Figure 5: B757 landing with Speed Brakes extended resulting in tail contact and hard landing

The data also showed that the Auto-throttles were engaged in Speed mode managing thrust during the approach and that the pilot was manually flying the control column. This resulted in minor pilot induced oscillations in pitch exacerbated by the Auto-throttles having to work more aggressively due to extra drag as a result of the speed brakes being extended.

Figure 6: Plot showing pilot induced pitch oscillations

This ‘incident’ could easily have been a catastrophic accident. Conversely, this ‘incident’ could have as easily been a FOQA Event had the crew retracted the Speed Brakes just prior to touchdown and landed normally. The end result determines the category of accident, incident or FOQA event yet the safety actions for prevention are identical regardless of the outcome/category of the flight. The USAF Safety Center has both a Mishap Analysis (reactive) component and a FOQA (proactive) component under the same umbrella organization. The military has the luxury of being the regulatory body, investigation authority and operator, unlike civil aviation. The civilian equivalent independent safety authorities focus on the ‘mishap’ part and the regulatory side tries to be proactive on the rule-making part but typically does not avail itself of flight data in the process. Airlines have discovered the benefits of using flight data proactively; is it time for change and for the government to consider the same?

_Job a_
Pick out every line in the records that contains the string "JSON" and copy those lines unchanged.

_Records provided_
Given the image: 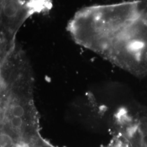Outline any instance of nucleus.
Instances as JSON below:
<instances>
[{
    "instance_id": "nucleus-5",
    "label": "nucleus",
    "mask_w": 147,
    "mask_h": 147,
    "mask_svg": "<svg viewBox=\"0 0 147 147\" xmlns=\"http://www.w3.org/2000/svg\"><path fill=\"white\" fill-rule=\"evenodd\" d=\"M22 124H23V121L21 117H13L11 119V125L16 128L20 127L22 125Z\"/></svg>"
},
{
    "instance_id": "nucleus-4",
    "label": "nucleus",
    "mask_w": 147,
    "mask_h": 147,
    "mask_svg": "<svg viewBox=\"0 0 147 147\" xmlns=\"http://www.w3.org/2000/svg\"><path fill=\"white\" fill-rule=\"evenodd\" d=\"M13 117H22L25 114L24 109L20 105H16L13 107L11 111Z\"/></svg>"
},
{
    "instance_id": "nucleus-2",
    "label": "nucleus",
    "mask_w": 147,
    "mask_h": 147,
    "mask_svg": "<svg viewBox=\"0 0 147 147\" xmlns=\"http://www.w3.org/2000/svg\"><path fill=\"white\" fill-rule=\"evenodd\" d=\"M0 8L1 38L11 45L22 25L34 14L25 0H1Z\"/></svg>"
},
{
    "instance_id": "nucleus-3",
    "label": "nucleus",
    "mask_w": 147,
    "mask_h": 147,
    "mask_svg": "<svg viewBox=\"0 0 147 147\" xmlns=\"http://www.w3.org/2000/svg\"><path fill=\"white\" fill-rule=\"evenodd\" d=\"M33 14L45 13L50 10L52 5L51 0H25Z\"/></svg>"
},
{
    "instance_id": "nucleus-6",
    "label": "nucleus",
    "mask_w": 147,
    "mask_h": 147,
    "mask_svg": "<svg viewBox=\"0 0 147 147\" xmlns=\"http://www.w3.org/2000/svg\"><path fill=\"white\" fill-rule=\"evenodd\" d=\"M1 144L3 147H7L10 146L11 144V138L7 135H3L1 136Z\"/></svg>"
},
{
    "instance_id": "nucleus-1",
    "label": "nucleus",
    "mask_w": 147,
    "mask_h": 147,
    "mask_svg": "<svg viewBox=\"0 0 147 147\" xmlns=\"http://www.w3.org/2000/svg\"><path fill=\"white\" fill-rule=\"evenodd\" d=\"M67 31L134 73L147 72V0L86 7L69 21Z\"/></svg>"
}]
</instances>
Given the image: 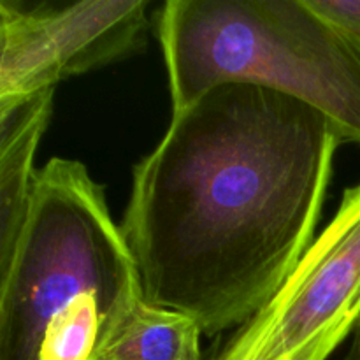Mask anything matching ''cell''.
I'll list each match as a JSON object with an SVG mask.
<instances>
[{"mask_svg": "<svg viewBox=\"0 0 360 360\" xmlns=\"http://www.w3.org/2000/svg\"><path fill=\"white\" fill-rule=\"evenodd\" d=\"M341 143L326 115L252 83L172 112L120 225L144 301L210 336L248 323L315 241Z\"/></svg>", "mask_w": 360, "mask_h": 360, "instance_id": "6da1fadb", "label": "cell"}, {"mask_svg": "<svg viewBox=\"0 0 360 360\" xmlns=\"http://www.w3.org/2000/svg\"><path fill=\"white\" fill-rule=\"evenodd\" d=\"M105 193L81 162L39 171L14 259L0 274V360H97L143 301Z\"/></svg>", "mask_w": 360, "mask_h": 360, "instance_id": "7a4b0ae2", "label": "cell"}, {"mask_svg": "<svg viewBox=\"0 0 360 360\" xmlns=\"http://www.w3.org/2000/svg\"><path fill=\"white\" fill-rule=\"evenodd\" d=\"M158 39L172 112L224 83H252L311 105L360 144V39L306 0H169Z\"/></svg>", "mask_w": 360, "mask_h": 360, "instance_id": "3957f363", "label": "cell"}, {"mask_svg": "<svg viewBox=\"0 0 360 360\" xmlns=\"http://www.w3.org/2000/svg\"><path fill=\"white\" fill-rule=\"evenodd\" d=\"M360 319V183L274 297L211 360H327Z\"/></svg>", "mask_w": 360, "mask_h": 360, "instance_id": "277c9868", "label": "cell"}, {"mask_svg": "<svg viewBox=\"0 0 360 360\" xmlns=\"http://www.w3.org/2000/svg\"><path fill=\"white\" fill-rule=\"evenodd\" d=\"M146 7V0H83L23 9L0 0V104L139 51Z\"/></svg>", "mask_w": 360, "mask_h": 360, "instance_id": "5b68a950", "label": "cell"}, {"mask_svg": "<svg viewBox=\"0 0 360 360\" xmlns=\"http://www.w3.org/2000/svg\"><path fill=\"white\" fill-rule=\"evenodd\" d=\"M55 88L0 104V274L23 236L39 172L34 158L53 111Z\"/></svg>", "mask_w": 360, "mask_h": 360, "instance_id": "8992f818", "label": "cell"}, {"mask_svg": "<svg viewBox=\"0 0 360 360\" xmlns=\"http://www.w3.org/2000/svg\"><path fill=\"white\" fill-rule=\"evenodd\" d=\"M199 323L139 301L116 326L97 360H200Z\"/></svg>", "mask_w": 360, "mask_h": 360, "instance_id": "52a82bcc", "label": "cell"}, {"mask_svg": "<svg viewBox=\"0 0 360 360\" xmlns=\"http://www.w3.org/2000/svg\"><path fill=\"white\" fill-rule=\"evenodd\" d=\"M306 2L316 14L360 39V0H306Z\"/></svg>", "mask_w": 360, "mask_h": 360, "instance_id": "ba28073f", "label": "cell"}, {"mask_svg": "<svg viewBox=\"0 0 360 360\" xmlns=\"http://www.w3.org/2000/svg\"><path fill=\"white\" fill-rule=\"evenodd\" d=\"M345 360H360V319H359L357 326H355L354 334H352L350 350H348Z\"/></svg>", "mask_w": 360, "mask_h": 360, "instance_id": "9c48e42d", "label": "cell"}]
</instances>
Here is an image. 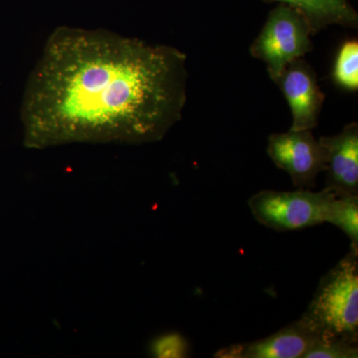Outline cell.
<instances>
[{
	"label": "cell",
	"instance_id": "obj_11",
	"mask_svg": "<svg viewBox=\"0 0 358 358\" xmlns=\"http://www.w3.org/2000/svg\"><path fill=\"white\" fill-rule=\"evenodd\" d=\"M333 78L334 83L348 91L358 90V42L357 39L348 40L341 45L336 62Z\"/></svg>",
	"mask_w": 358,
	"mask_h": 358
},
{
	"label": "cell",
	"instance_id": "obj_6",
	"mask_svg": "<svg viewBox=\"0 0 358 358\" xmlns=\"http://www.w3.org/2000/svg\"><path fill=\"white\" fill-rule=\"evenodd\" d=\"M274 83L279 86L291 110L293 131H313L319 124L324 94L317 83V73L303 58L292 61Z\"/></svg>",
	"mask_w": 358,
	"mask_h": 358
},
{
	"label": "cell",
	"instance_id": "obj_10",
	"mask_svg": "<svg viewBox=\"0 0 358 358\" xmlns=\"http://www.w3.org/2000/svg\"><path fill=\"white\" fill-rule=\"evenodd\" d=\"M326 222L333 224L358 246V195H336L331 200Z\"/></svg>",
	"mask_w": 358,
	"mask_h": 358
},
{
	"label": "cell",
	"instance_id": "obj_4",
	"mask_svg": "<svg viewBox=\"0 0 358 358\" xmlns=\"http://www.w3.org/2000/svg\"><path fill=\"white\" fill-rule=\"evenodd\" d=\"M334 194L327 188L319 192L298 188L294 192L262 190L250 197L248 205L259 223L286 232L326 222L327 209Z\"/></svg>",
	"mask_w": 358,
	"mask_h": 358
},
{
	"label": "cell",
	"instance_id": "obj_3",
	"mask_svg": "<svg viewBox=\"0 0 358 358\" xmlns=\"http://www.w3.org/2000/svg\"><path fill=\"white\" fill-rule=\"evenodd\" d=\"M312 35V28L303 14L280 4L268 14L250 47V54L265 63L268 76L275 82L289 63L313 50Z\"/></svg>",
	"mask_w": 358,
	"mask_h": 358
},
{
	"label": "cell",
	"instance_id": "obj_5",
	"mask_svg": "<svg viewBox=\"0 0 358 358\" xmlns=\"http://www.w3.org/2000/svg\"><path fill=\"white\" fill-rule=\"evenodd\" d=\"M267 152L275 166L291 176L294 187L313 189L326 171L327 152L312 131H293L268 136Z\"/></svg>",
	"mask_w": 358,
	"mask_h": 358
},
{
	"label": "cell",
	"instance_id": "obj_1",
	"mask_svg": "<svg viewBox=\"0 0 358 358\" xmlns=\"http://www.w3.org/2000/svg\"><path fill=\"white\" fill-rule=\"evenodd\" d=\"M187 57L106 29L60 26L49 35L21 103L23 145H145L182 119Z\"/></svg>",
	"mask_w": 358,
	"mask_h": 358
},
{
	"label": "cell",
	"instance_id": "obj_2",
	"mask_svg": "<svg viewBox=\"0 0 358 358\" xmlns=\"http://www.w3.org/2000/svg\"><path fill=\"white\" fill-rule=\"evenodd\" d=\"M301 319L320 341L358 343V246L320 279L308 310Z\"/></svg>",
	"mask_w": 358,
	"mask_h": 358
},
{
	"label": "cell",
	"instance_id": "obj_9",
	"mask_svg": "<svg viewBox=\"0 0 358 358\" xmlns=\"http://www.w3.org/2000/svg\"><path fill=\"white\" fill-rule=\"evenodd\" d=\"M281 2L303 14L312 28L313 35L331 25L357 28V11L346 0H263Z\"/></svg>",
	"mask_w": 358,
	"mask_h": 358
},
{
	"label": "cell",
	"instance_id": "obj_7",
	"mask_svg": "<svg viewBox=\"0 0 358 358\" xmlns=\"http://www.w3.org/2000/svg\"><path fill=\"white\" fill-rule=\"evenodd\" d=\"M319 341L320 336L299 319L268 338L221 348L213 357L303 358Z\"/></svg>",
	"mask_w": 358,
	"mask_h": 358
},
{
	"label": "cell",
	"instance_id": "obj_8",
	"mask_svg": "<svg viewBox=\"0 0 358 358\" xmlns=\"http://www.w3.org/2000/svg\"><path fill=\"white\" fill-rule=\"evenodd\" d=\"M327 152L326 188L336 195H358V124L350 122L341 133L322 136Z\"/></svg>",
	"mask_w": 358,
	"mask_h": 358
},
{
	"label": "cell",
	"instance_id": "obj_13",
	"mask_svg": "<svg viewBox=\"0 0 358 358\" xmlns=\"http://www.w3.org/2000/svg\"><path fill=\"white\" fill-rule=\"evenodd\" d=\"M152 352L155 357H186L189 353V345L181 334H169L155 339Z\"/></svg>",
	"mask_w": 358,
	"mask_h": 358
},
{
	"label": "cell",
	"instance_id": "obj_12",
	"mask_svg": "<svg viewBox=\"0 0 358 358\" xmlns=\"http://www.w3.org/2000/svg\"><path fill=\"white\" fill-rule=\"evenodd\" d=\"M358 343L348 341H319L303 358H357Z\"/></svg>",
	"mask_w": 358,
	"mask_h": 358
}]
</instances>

_Job b_
Extend the text on the B757 speed-brake landing and flight data safety with a few sentences that pick up right after its final line.

_Response a_
Instances as JSON below:
I'll list each match as a JSON object with an SVG mask.

_Response b_
While the very though conjures about much controversy, there are merits in exploring the use of flight data by governments in addition to airline use for the overall benefit of improving safety. Authorities charged with a safety mandate such as the investigation authorities could use flight data to identify national trends for all operators in their airspace as a whole. Flight data could assist in determining how far to investigate a particular accident so as to avoid diminishing returns. If the data shows that the accident was truly unique, it is not possible to prevent unique accidents. On the other hand the data may well show that the accident was an accident waiting to happen. Flight data can assist authorities in conducting more objective safety studies; assist in providing a more objective foundation for rulemaking and can also benefit smaller operators that are statistically insignificant. With proactive access to flight data, governments could ‘investigate’ and identify safety actions of national interest to all operators.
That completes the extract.